Search code examples
dynamicparametersairflowdirected-acyclic-graphs

Load DAG Params in Body of DAG


I am to generate a set of tasks, dynamically using DAG Params. In details, I would like to "pass" a list of dates (string) to my DAG, and pass each date (string) to a sub-dag, that I trigger in a sequential fashion. In following, I use DummyOperator() instead.

in my DAG, I have:

...
with DAG(
       ...,
       params={"date_list":Param(["2022-10-10"], type="array", ...}
       ),
as dag:

    t0 = None
    for idx, _date in enumerate("{{params.date_list}}"):
        t1 = DummyOperator(task_id="f{idx}-{_date}")
       
        if t0 is not None:
            t0 >> t1
        t0 = t1

For instance, if I input, date_list=["2022-01-10", "2023-06-22"], i expect to see two tasks generated, like following:

"0-2022-01-10" >> "1-2023-06-22"

Unfortunately, this code does not work since {{params.date_list}} does not get parsed, and passed as "{{params.date_list}}" instead.

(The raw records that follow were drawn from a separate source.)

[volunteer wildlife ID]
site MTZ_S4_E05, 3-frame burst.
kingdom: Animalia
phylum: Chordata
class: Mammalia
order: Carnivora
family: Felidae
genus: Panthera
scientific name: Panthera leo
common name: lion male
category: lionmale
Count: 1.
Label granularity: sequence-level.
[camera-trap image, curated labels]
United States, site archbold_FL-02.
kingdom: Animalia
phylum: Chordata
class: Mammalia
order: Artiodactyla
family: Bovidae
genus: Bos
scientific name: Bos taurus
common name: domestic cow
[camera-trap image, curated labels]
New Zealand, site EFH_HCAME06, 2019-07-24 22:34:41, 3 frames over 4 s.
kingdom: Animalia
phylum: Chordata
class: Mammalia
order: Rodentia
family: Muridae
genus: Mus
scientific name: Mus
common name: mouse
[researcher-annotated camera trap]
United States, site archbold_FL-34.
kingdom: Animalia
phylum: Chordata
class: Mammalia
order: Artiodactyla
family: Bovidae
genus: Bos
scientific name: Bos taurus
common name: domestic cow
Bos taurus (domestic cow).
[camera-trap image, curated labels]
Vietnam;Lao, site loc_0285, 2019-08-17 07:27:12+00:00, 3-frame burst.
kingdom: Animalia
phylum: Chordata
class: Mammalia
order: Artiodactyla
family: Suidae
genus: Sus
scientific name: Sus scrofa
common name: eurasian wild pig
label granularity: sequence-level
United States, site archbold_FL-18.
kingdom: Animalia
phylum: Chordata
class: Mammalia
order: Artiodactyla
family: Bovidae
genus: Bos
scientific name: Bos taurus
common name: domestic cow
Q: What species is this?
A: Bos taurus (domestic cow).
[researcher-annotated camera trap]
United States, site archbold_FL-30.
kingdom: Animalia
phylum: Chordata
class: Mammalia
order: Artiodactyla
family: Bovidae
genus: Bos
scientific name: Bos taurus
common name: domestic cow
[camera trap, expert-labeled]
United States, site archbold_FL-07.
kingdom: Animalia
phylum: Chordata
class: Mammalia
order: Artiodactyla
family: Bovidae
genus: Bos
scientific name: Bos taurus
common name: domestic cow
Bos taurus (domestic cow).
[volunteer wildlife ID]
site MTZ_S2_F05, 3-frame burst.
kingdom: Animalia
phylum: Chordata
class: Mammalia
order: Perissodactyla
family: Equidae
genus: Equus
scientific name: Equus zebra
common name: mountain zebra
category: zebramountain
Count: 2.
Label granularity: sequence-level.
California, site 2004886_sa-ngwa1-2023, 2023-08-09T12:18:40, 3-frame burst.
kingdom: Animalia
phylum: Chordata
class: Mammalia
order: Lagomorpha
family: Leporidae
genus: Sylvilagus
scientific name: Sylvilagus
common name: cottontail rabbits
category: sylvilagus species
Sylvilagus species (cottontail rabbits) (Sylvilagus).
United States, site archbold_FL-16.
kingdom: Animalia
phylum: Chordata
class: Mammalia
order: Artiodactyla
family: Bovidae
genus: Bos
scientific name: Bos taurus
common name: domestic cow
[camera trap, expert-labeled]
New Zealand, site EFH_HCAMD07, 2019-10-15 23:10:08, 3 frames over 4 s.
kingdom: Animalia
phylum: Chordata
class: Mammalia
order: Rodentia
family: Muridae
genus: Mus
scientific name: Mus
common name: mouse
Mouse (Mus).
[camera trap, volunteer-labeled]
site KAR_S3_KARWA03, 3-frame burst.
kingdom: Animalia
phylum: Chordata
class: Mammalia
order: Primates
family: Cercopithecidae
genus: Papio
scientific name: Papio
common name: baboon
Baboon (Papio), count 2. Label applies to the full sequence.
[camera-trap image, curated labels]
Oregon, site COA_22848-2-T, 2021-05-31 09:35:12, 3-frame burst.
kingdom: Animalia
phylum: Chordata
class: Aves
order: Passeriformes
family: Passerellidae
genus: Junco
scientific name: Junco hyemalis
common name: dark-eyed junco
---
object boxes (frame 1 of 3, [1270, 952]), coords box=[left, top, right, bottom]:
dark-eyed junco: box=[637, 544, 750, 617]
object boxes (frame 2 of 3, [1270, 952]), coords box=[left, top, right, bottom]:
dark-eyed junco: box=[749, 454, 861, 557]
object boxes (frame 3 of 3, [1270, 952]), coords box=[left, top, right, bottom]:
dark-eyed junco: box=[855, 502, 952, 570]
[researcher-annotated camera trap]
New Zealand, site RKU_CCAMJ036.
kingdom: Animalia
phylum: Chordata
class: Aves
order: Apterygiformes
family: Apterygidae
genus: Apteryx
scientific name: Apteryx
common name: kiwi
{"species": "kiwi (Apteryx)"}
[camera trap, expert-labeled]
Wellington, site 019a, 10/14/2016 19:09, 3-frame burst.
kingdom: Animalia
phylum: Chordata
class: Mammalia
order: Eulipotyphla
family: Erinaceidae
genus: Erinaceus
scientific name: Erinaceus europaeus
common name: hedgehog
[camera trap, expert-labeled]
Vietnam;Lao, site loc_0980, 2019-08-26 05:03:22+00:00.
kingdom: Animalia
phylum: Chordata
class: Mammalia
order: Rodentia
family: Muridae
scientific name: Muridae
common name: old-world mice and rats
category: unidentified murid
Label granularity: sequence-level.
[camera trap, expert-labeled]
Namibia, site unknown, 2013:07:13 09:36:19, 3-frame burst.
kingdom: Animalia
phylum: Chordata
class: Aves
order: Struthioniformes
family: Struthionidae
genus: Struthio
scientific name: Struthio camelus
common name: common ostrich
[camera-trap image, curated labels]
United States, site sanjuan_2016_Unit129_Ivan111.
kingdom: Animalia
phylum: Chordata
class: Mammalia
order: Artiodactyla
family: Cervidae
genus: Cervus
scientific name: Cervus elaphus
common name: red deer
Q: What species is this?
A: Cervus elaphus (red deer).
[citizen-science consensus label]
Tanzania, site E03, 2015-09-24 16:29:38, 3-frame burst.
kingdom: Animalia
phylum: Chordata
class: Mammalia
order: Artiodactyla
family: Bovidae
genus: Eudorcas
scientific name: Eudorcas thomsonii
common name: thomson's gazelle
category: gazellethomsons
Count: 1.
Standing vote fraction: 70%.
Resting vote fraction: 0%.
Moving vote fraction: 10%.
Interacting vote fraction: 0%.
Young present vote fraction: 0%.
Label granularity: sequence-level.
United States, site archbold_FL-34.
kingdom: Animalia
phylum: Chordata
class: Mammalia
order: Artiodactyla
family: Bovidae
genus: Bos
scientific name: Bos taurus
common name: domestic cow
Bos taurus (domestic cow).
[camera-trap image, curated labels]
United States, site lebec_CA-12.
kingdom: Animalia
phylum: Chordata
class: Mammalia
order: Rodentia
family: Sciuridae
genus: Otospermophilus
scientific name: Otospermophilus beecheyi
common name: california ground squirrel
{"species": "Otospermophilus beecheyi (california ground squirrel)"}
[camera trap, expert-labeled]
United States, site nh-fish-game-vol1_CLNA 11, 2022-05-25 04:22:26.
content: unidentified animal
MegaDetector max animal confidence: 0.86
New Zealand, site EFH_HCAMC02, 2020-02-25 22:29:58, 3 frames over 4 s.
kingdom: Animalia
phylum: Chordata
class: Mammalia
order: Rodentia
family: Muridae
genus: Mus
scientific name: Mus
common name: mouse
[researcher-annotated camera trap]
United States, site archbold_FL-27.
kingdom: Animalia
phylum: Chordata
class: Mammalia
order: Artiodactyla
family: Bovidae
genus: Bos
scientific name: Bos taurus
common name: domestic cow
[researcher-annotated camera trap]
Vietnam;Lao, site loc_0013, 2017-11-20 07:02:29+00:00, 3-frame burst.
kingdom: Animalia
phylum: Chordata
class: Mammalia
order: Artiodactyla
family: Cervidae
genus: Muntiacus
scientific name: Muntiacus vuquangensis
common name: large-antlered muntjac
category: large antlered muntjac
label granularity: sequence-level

What is the best way to achieve above, i.e., to dynamically generate tasks based on the input param? Any solution that help me to generate that list, and hence, use in the for loop is fine.

I appreciate if someone shed some lights for me.

UPDATE: following @ozs comment, I made the following changes:

    def make_list():
        context = get_current_context()
        return context["params"]["date_list"]

    @task
    def generate_tasks(arg):
        return TriggerDagRunOperator(task_id=f"{arg}", trigger_dag_id="test_action", wait_for_completion=True)

    generate_tasks = generate_tasks.expand(arg=make_list())
    (generate_tasks)

and in other DAG, test_action.py i have only a simple PythonOperatopr().

However, no secondary DAG is being triggered. Am i missing something?


Solution

  • You should use airflow dynamic task to create task according to list of params.

    your code is running while airflow is parsing the dag and not running an instance of it.

    to to that, you should use airflow DynamicTask

    at the example bellow I am triggering dags according the number of items I get in the date_list and pass each dag the value of item.

    in this case I ran it with 2 dates so 2 dag_runs were triggered and each one I passed to date param(in test_action dag conf) the value of the item in the list.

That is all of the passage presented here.